You are viewing a plain text version of this content. The canonical link for it is here.
Posted to user@beam.apache.org by Marcin Kuthan <ma...@gmail.com> on 2022/05/05 06:39:02 UTC

Dataflow runner v1 vs. v2 for Java pipelines

Hi

I experimented a bit with Dataflow Runner v2 and I do not see a strong
advantage for pure Java pipelines. I would like to hear the voices from
more experienced Dataflow Runner v2 users:

* Do you run your production Java pipelines using Dataflow Runner V2?
* Streaming or batch?
* Custom containers or default ones?
* Have you observed any regression after migration from Dataflow Runner V1?

Finally, the WordCount example (Beam 2.38) does not work if only the
following parameter is set "--dataflowServiceOptions=use_runner_v2".

java.lang.RuntimeException: Failed to create a workflow job: Dataflow
Runner v2 requires a valid FnApi job, Please resubmit your job with a valid
configuration. Note that if using Templates, you may need to regenerate
your template with the '--use_runner_v2'.
    at org.apache.beam.runners.dataflow.DataflowRunner.run
(DataflowRunner.java:1330)
    at org.apache.beam.runners.dataflow.DataflowRunner.run
(DataflowRunner.java:196)
    at org.apache.beam.sdk.Pipeline.run (Pipeline.java:323)
    at org.apache.beam.sdk.Pipeline.run (Pipeline.java:309)
    at org.apache.beam.examples.WordCount.runWordCount (WordCount.java:196)
    at org.apache.beam.examples.WordCount.main (WordCount.java:203)

I'm able to run the job with "--experiments=use_runner_v2" option and it
seems that runner v2 is enabled. The steps are different, especially for
the reader part of the pipeline.
If I specify both options "--dataflowServiceOptions=use_runner_v2" and
"--experiments=use_runner_v2" the job looks identical to the previous one,
so the dataflowServiceOptions seems to be redundant.
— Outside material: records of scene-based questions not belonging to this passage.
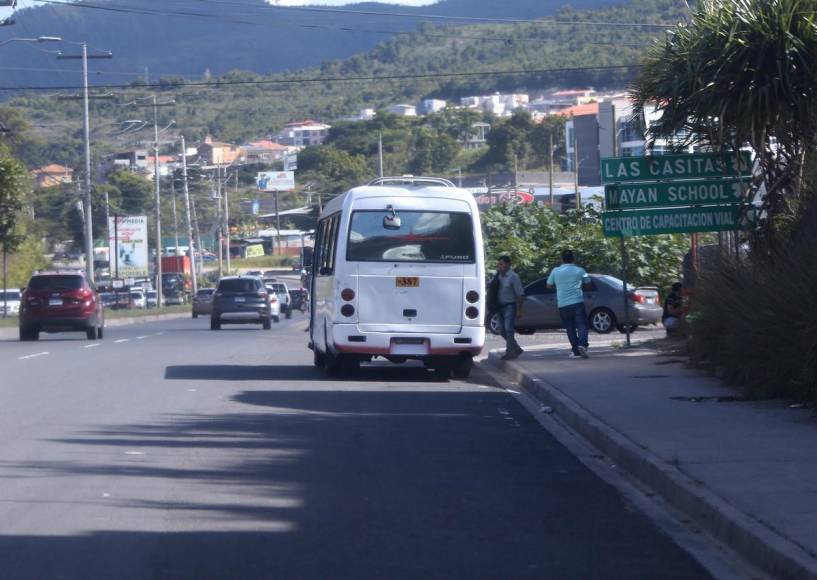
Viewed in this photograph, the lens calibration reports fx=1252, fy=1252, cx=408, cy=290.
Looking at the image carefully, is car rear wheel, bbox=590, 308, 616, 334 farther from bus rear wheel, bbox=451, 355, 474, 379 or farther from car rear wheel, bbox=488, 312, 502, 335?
bus rear wheel, bbox=451, 355, 474, 379

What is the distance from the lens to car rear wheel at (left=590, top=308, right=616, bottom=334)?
28.4 metres

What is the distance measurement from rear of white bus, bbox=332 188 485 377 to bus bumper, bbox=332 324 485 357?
0.01m

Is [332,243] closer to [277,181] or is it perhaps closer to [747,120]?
[747,120]

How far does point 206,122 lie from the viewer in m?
176

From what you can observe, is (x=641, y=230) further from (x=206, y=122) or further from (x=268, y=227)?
(x=206, y=122)

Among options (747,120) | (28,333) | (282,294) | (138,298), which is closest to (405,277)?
(747,120)

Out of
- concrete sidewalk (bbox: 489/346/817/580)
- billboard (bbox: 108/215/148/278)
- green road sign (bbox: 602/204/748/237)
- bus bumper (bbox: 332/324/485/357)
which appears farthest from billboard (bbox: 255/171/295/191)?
concrete sidewalk (bbox: 489/346/817/580)

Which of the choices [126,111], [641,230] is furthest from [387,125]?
[641,230]

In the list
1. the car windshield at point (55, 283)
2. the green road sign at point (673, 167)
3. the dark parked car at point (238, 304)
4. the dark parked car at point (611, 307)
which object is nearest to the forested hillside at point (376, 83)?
the dark parked car at point (238, 304)

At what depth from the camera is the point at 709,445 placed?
10.4m

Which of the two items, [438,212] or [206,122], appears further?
[206,122]

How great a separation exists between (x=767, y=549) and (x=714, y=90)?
10875mm

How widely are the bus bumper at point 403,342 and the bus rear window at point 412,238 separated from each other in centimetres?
106

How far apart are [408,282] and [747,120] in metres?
5.12
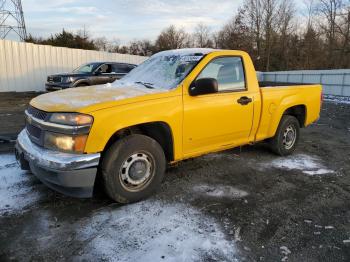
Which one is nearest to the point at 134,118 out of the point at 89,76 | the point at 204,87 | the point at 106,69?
the point at 204,87

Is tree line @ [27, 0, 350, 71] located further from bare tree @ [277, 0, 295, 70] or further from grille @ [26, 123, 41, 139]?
grille @ [26, 123, 41, 139]

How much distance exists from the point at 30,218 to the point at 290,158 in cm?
449

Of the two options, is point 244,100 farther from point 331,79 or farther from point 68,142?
point 331,79

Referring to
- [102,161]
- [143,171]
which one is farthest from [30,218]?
[143,171]

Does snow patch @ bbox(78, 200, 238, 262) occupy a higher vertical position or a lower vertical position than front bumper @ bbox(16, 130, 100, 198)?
lower

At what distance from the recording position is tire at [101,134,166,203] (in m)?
3.77

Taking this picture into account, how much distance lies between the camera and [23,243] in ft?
10.4

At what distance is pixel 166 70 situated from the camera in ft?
16.1

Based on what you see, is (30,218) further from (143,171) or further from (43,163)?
(143,171)

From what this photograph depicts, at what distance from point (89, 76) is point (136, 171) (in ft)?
34.5

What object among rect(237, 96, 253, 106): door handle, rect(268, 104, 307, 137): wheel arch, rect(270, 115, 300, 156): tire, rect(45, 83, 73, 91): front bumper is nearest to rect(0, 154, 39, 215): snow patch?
rect(237, 96, 253, 106): door handle

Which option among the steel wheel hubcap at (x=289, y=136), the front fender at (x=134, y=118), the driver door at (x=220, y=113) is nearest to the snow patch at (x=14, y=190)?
the front fender at (x=134, y=118)

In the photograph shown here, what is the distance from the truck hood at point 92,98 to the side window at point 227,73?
2.84 feet

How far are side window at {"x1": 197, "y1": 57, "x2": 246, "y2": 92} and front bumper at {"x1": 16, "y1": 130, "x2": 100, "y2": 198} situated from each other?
6.47 feet
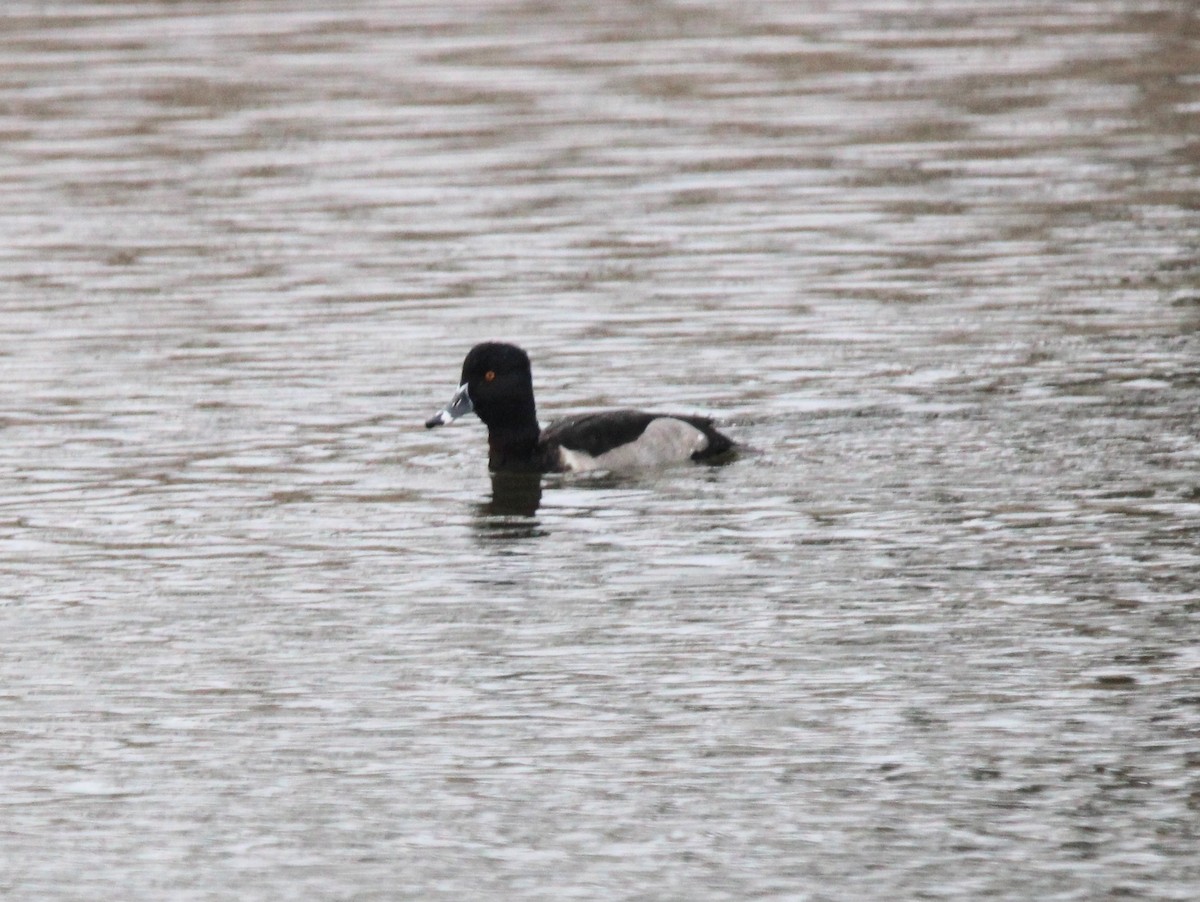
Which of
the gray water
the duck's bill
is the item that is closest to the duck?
the duck's bill

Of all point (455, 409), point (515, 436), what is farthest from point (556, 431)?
point (455, 409)

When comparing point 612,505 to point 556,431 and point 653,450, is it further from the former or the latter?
point 556,431

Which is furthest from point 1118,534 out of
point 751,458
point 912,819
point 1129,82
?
point 1129,82

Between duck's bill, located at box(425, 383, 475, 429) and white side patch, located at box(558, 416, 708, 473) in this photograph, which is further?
duck's bill, located at box(425, 383, 475, 429)

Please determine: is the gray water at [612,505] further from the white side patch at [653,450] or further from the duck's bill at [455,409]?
the duck's bill at [455,409]

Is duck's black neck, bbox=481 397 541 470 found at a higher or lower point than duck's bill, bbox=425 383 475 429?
lower

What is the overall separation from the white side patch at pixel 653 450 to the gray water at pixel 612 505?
142mm

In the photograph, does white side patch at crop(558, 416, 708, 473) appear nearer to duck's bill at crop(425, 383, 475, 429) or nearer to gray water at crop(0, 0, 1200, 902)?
gray water at crop(0, 0, 1200, 902)

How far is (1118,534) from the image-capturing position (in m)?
13.0

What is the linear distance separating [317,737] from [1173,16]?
2858cm

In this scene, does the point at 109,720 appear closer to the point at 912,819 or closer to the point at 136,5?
the point at 912,819

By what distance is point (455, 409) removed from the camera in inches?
619

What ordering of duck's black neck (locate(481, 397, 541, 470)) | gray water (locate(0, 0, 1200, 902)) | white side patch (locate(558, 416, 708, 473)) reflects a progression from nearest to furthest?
1. gray water (locate(0, 0, 1200, 902))
2. white side patch (locate(558, 416, 708, 473))
3. duck's black neck (locate(481, 397, 541, 470))

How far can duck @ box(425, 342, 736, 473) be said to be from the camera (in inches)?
597
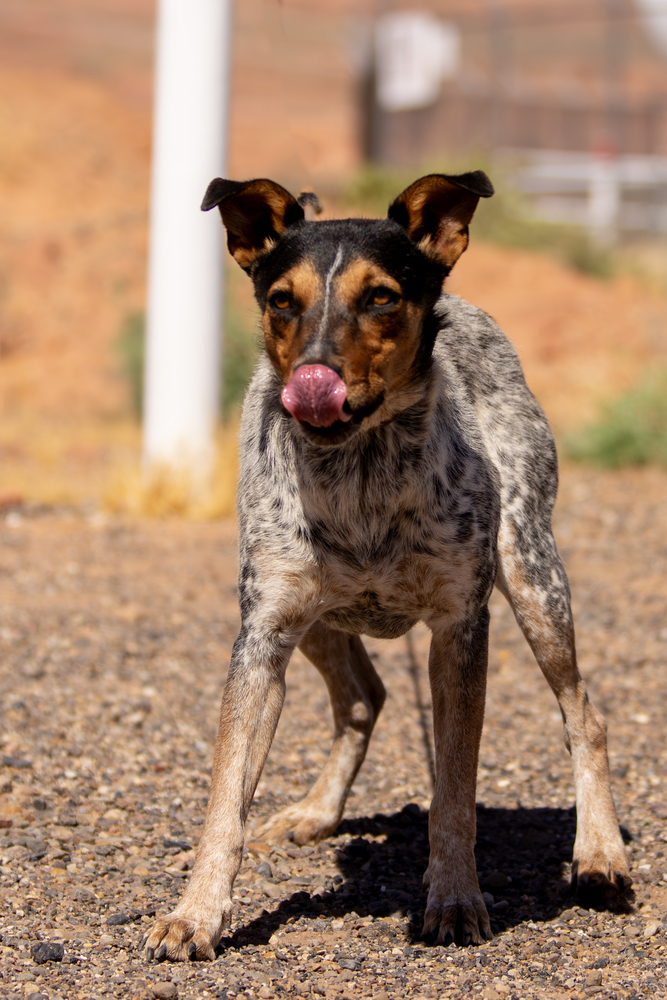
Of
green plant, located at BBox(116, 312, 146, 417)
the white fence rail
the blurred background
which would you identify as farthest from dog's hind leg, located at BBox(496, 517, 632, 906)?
the white fence rail

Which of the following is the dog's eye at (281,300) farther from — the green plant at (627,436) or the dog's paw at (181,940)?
the green plant at (627,436)

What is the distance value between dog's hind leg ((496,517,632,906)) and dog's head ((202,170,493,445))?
83cm

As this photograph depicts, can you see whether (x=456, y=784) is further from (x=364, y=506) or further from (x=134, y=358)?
(x=134, y=358)

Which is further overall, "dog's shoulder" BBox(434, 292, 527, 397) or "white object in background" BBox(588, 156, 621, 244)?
"white object in background" BBox(588, 156, 621, 244)

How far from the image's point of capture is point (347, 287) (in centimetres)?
331

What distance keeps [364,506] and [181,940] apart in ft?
4.27

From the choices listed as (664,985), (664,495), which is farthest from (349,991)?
(664,495)

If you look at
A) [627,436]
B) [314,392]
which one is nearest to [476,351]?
[314,392]

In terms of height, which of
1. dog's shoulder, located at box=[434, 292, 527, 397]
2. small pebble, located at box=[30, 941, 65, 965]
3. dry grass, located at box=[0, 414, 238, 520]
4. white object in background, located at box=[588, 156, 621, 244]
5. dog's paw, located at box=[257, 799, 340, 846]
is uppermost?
white object in background, located at box=[588, 156, 621, 244]

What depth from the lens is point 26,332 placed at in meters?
18.0

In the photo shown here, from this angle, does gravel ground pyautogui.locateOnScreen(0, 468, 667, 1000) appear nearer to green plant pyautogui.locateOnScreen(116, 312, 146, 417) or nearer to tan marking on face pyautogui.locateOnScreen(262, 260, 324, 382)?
tan marking on face pyautogui.locateOnScreen(262, 260, 324, 382)

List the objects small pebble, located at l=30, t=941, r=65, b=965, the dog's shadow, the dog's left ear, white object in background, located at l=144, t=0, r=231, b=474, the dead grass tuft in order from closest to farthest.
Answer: small pebble, located at l=30, t=941, r=65, b=965 → the dog's left ear → the dog's shadow → white object in background, located at l=144, t=0, r=231, b=474 → the dead grass tuft

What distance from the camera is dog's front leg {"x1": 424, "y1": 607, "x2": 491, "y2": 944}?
3633mm

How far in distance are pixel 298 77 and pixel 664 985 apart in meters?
28.5
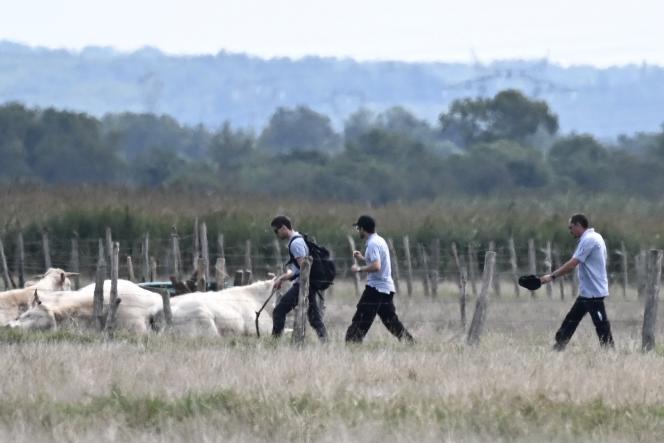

But the official
documentation says clearly to use the dataflowServiceOptions option to
enable Dataflow Runner v2:
https://cloud.google.com/dataflow/docs/guides/deploying-a-pipeline#dataflow-runner-v2
.

Thanks for sharing your thoughts
Marcin Kuthan

Re: Dataflow runner v1 vs. v2 for Java pipelines

Posted by Robert Bradshaw <ro...@google.com>.
On Fri, May 6, 2022 at 7:08 AM Marcin Kuthan <ma...@gmail.com> wrote:
>
> Hi Robert
>
> Thank you for the answer and creating the Beam issue. The documentation has been also fixed, very nice!
>
> Do you know when the runner v2 will become the default runner for Java pipelines? It is a matter of months or years?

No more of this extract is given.